Sie akzeptiert Anleihen mit einer Laufzeit bis ins Jahr 9999.
Etwa 6.000 Jahre vor Christus begannen die Menschen in Europa sesshaft zu
werden und Ackerbau und Viehzucht zu betreiben.
Seither sind etwa 8.000 Jahre vergangen.
Kein klar denkender Mensch beruft sich heute noch auf Vereinbarungen,
die vor 8.000 Jahren von den ersten sesshaften Europäern geschlossen wurden.
Ganz anders sieht man das offenkundig dort, wo die Zukunft des Euro gesteuert wird:
bei der Europäischen Zentralbank.
Erst meldete sich im Dezember 2011 der frühere Bundesfinanzminister Theo Waigel
mit der Äußerung zu Wort, den Euro werde es auch noch in 400 Jahren geben.

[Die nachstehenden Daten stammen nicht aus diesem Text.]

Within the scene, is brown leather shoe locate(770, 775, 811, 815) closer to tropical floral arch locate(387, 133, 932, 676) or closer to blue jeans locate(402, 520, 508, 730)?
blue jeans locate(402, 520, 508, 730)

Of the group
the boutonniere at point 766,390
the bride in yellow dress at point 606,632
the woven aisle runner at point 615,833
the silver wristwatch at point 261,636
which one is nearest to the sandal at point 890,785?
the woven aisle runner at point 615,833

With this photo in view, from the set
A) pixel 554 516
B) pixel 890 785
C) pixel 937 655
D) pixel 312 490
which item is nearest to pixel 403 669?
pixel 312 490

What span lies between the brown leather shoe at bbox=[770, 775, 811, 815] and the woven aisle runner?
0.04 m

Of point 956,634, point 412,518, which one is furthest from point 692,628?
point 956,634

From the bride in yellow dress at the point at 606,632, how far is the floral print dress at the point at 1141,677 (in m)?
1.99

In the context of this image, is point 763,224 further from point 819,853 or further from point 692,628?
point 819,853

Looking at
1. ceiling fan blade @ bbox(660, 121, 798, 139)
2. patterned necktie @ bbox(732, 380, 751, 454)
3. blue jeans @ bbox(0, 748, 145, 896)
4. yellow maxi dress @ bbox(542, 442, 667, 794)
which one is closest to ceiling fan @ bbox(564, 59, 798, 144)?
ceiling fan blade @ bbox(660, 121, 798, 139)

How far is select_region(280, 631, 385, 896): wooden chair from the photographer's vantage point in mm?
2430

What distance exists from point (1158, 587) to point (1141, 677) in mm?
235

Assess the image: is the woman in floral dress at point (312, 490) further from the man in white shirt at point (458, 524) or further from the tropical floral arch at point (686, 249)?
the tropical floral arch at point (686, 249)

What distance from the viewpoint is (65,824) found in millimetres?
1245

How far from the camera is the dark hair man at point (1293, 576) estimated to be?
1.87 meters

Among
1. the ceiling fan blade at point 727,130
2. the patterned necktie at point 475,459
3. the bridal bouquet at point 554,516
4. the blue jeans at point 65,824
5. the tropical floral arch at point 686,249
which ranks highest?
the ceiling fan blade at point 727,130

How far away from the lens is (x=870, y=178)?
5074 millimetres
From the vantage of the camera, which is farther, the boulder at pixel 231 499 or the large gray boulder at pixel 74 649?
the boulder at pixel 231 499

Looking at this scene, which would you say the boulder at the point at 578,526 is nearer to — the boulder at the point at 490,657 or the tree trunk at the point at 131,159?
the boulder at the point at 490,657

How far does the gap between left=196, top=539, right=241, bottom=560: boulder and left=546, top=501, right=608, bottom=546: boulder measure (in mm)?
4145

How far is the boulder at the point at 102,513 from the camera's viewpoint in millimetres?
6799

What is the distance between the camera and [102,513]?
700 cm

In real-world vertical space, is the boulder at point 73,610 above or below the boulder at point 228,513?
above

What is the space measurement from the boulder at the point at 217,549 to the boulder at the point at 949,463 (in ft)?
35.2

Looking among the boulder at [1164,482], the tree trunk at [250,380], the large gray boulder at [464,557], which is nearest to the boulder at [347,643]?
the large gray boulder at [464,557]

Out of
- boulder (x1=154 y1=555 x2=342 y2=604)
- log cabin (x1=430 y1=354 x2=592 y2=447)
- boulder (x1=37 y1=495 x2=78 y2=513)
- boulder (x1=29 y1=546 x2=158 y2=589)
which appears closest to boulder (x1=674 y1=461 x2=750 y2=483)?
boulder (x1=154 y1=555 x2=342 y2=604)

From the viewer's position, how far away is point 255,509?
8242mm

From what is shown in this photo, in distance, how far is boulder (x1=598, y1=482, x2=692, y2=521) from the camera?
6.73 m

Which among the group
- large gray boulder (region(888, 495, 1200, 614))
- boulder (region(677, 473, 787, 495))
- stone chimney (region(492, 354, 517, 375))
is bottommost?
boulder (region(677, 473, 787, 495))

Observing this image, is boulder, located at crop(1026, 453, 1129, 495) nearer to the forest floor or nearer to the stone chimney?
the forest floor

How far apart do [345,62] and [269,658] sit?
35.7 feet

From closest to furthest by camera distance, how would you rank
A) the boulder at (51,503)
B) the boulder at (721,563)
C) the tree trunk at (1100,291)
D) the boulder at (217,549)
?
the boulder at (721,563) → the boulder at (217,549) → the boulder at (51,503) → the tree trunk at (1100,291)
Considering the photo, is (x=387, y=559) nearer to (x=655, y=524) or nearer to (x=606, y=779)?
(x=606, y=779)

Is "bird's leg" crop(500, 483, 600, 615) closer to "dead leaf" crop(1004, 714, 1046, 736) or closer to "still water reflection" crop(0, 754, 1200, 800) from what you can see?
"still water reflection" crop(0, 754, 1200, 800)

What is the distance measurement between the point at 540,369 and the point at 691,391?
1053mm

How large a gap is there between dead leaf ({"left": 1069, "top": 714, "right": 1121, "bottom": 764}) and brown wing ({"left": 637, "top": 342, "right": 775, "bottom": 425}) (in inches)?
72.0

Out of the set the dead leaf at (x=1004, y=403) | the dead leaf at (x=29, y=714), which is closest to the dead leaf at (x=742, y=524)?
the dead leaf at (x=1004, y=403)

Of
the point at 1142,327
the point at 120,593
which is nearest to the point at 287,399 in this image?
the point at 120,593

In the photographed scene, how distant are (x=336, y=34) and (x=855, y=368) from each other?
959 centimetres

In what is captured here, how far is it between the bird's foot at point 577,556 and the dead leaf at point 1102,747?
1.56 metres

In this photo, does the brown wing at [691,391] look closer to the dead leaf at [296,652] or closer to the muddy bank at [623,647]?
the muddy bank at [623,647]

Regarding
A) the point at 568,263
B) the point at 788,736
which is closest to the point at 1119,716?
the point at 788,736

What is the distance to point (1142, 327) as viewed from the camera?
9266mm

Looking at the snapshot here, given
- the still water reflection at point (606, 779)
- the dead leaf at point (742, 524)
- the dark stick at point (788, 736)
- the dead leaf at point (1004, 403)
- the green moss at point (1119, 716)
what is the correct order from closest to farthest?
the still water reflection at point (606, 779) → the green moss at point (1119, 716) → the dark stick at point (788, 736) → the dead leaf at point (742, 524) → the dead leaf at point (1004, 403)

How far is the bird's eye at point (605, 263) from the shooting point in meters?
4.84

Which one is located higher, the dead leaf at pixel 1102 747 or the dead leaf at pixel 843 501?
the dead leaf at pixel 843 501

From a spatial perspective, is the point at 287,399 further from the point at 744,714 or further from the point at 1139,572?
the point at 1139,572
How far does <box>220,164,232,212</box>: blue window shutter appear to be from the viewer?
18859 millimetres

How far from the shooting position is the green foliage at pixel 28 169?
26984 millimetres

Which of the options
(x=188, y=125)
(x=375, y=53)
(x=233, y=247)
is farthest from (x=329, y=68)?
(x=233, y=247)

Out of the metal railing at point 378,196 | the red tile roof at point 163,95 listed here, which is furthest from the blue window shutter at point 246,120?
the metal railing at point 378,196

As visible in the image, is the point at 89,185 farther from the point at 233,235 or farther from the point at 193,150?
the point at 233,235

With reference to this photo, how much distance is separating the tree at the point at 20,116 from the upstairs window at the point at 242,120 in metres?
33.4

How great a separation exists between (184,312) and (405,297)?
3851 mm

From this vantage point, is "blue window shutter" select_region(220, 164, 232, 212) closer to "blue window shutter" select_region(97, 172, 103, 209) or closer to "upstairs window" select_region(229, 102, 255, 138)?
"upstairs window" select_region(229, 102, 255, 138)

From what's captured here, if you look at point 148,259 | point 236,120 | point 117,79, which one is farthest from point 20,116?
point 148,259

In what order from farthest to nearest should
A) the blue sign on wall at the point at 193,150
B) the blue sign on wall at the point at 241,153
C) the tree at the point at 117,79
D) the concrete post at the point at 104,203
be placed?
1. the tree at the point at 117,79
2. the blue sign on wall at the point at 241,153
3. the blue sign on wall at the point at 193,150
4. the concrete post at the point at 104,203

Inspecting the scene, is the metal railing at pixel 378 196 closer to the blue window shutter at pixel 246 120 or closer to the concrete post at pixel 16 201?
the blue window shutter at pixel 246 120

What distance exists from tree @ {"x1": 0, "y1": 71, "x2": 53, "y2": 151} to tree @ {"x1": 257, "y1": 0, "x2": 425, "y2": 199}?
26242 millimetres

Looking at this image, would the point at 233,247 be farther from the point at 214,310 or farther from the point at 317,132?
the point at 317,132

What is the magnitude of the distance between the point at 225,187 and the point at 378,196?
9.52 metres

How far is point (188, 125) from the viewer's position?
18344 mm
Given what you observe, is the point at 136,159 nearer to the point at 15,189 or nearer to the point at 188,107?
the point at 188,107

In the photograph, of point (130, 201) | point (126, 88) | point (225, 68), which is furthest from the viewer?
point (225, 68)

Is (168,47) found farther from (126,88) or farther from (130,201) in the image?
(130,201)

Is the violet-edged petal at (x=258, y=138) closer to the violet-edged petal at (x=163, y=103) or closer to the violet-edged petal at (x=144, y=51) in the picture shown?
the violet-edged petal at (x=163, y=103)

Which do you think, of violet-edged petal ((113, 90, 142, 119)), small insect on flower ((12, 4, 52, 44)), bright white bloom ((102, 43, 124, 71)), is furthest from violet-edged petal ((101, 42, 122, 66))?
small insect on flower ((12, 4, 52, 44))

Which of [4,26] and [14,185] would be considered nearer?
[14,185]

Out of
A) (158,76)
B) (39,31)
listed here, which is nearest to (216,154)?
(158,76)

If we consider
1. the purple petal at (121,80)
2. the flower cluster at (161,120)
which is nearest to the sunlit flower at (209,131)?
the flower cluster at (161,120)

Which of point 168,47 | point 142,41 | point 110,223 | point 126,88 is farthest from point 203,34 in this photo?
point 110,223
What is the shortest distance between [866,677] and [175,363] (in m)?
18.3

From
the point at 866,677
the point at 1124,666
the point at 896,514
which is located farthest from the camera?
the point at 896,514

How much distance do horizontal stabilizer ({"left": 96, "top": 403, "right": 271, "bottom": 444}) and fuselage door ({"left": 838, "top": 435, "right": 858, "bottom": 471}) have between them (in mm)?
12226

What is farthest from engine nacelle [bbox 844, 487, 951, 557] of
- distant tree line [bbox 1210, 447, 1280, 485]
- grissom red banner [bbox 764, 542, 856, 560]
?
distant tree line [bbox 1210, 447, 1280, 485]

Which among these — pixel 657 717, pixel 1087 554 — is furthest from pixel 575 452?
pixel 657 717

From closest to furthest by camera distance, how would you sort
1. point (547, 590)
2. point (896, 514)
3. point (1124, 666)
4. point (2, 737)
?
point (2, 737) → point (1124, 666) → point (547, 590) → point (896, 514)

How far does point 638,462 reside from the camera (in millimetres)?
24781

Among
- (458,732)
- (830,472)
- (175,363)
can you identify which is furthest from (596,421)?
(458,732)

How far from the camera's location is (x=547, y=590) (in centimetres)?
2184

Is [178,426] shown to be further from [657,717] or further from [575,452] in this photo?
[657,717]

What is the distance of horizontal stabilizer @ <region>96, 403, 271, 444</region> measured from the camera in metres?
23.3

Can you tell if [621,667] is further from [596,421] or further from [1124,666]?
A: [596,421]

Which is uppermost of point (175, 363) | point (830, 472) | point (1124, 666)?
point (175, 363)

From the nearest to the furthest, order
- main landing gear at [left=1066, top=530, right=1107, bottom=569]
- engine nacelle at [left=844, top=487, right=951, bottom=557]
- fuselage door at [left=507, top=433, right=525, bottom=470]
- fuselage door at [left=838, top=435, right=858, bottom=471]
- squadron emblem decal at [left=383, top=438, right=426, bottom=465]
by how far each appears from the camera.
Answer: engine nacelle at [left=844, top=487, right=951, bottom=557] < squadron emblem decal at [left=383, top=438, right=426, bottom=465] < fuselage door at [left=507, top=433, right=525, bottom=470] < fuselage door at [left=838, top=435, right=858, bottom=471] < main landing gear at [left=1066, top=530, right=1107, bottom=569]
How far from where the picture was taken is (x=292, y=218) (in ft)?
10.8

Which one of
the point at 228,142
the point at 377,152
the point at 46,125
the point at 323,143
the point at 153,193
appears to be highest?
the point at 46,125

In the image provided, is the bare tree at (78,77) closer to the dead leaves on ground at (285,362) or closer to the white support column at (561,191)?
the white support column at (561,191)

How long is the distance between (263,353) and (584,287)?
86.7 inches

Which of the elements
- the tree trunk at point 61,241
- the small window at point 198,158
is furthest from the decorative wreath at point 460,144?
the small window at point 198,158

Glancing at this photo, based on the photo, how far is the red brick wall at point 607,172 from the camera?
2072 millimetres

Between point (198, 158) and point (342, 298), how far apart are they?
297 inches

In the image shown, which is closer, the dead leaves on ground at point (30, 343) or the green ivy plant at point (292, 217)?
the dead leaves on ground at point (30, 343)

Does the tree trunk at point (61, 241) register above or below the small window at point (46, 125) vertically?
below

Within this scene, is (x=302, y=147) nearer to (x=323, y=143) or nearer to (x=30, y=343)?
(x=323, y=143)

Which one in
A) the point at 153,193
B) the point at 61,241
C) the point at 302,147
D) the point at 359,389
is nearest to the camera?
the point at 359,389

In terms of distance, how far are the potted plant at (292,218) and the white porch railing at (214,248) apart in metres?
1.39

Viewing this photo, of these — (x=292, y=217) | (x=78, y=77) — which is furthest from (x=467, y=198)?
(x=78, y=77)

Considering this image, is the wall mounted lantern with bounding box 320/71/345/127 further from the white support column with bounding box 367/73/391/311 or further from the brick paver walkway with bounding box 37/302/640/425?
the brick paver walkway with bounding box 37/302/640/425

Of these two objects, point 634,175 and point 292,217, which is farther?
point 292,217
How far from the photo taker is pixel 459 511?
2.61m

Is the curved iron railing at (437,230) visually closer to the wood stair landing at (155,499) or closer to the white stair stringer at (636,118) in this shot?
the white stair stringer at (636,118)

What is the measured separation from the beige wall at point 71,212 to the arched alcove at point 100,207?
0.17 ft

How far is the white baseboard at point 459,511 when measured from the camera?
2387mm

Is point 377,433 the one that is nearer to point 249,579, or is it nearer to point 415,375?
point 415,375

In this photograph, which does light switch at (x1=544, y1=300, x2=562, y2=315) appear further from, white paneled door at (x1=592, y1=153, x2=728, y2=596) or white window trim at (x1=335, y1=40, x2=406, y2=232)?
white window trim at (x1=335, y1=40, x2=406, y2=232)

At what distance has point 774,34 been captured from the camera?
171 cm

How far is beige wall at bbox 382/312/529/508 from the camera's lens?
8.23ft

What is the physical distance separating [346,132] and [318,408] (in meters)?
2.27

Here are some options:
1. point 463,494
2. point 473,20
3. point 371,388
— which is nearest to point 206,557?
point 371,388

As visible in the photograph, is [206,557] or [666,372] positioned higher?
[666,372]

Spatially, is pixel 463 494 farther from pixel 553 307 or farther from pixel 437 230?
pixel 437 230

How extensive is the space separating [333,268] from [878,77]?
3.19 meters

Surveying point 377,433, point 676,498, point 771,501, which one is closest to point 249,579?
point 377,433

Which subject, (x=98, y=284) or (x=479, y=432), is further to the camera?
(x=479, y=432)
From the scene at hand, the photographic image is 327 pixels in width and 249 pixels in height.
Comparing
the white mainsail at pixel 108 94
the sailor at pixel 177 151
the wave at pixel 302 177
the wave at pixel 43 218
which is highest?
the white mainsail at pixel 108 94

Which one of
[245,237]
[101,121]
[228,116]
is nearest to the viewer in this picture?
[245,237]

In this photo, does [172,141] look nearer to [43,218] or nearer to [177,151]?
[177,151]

Das war reichlich mutig, denn 400 Jahre sind eine lange Zeit.
Zur Erinnerung:
Vor rund 400 Jahren erschien die erste Zeitung der Welt, damals besiedelten die ersten
Europäer die Gegend um New York, in Europa gab es Hexenprozesse und die Mauren wurden
wieder aus Spanien vertrieben. Die Währungen, die es vor 400 Jahren in Europa gab,
sind schon längst Geschichte. Doch wer Theo Waigel mit seiner Prognose wagemutig nennt,
der wird schwerlich einen Ausdruck für das Verhalten der EZB finden.
Die akzeptiert nämlich portugiesische Anleihen als »Sicherheit«, die erst in rund 8.000 Jahren
zurückgezahlt werden: am 31. Dezember des Jahres 9999. Sie haben richtig gelesen.